Measurement of streptavidin detection
In this assay, 60 μL of the reaction sample containing 50 μL of 2 nM DNA-functional AuNPs and 10 μL of different concentrations of streptavidin were incubated at 37 °C for 20 min. Then, 10 μL 10× reaction buffer of Exo I, 2 μL Exo I (20 units per μL) and 28 μL reaction buffer (10 mM Tris-HCl, pH 7.4) were added to the reaction sample and allowed to react for another 30 min at 37 °C. Subsequently, the solution was heated to 80 °C for 20 min in order to inactivate the character of exonuclease I and then cooled to room temperature. After the cleavage by exonuclease I, 10 μL of 1 mM Pb2+, 20 μL of 1 M K+, 20 μL of 80 μM berberine and 50 μL of the buffer solution (10 mM Tris–HCl, pH 7.4) were introduced into the system. After 50 min of reaction, fluorescence values of the mixture were recorded.
Results and discussion
DNA walker for streptavidin analysis strategy
The DNA walker for streptavidin detection strategy is illustrated in Fig. 1. The swing arm probe and report probe were pre-assembled on AuNPs. In this study, 8–17 DNAzyme was employed as a signal amplification avenue for the sensing of streptavidin in view of its excellent catalytic activity and thermal stability. Therefore, the 8–17 DNAzyme sequence should be first embedded into the swing arm probe. The report probe which contains a specific sequence (5′-(TTAGGG)4) of G-quadruplex units can combine with berberine and show a fluorescence signal. In the absence of a target, by the catalysis of Exo I, the swing arm probe can be digested into a single mononucleotide from 3′ to 5′ ends.
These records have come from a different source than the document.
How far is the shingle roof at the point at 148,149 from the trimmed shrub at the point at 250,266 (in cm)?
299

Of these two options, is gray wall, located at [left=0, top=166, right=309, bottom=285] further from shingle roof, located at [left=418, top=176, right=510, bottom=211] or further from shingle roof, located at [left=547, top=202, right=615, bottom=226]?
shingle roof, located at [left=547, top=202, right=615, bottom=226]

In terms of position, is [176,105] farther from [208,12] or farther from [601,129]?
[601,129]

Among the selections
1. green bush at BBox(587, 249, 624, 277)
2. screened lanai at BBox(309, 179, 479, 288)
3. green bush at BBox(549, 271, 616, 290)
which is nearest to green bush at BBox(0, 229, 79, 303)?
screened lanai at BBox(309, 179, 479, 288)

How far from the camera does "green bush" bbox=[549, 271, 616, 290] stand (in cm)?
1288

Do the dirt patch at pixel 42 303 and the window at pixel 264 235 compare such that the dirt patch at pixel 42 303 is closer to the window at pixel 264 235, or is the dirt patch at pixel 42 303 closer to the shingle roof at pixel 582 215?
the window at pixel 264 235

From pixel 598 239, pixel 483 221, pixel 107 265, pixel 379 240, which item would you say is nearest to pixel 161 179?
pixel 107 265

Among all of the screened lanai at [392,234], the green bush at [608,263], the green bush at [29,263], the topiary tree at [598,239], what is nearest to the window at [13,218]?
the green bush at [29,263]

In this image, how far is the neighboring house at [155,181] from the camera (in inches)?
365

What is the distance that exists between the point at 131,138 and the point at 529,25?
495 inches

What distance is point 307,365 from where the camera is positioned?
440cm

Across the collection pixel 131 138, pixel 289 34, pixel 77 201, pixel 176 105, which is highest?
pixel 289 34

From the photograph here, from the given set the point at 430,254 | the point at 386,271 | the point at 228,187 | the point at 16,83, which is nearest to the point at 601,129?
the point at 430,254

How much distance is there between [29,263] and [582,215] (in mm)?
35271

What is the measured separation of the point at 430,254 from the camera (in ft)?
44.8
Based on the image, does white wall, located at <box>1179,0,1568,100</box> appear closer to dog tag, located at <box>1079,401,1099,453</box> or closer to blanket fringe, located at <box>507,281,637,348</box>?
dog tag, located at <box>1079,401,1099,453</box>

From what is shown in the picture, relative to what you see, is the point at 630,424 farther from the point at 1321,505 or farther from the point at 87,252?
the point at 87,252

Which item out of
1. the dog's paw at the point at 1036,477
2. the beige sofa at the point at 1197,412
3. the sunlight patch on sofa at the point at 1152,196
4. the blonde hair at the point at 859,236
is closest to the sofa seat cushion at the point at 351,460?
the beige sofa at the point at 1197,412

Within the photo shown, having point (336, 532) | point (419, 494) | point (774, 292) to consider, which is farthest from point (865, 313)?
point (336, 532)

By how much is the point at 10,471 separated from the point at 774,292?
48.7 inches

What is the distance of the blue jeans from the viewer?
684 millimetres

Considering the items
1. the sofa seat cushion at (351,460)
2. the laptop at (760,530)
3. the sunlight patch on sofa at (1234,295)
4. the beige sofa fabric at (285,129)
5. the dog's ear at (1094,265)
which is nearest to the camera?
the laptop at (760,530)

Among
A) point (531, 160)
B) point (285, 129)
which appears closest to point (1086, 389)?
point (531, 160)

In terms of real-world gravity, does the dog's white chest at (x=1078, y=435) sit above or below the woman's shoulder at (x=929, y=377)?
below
After the berberine was added to this solution, the AuNPs can quench the fluorescence intensity of FRET (fluorescence resonance energy transfer)-based assays due to their extinction coefficient39 and broad energy banwidth.40 In the presence of streptavidin, due to the high affinity between streptavidin and the biotin-modified swing arm probe, Exo I cannot hydrolyze past the swing arm probe from the 3′ terminus to 5′ terminus because of the obstruction of streptavidin, and the swing arm probe could be preserved and play a role in the catalytic cleavage of the report probe upon the introduction of Pb2+ ions. The liberating fragment which contains a specific sequence (5′-(TTAGGG)4) of G-quadruplex units can combine with berberine and shows intense fluorescence because of their further operating distance from the AuNPs, providing an evident enhancement of fluorescence signal. Finally, by multi-step cyclic catalysis of each 8–17 DNAzyme of the swing arm probe, much of the report probe can be cleaved, in order to get an amplified fluorescence value. Thus, we can achieve the concentration of streptavidin effectively.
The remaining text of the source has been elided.